Mr Wong predicts insects will become a key source of protein in future diets. With similar qualities to meat, they are efficient to produce, already widely eaten in the Asian world, and already form the basis of some protein powders, which are becoming an increasingly popular food supplement. 

“Frankly I don’t think we’ll have a choice about eating insects in the future, but if you don’t want to eat seaweed or crickets, it will always be a nutritional, sustainable source for animal feed,” he pointed out.

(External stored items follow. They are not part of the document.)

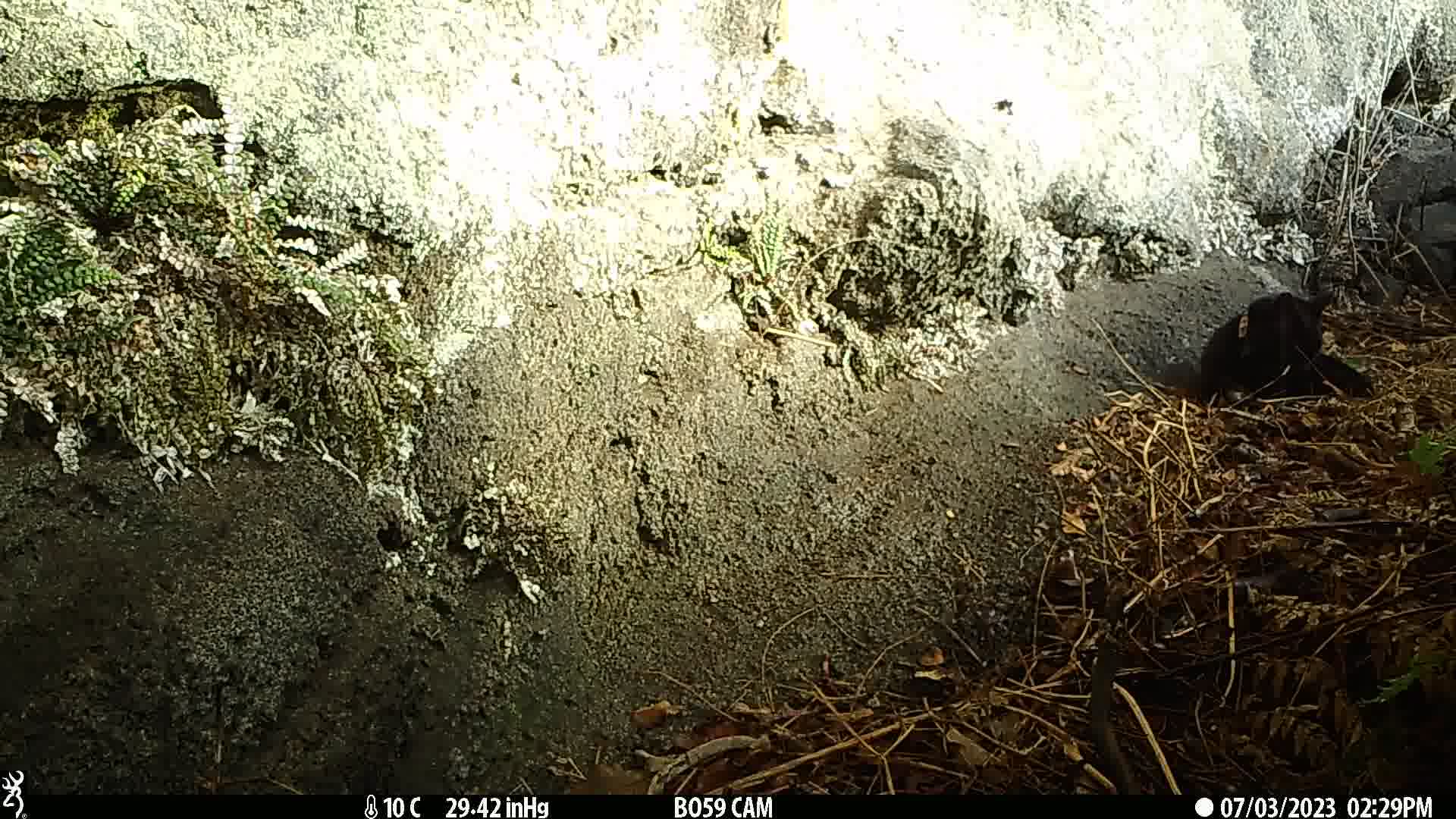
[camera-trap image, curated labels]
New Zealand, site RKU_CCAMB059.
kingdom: Animalia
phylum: Chordata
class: Mammalia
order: Carnivora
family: Felidae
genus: Felis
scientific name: Felis catus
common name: domestic cat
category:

As well as producing protein with less impact on the environment, the same must be done for plant-based products, he said. Unusual places such as rooftops or disused tube tunnels offer huge potential for producing food efficiently and with low impact on the environment. Valuable crops also grow in inhospitable environments, for example seaweed is very nutritious, “and the sea bed is one place man can definitely improve biodiversity, as the deep ocean floor a desert,” added Mr Wong. Other plants that grow in marginal environments include rocket, a common weed, which sells for “too much” in Italian restaurants, Japanese knotweed, another weed and close relative of rhubarb and very popular in the East, and the increasingly popular quinoa, of which there is just one grower in the UK. 

Agrobiodiversity has reduced by 75% in the last 100 years, and out of 50,000 edible plants on the planet, only about 100 are eaten, so Mr Wong highlighted the potential not only to make more of what already grows, but what can be grown to satisfy the needs of a rapidly increasing population and its changing demands.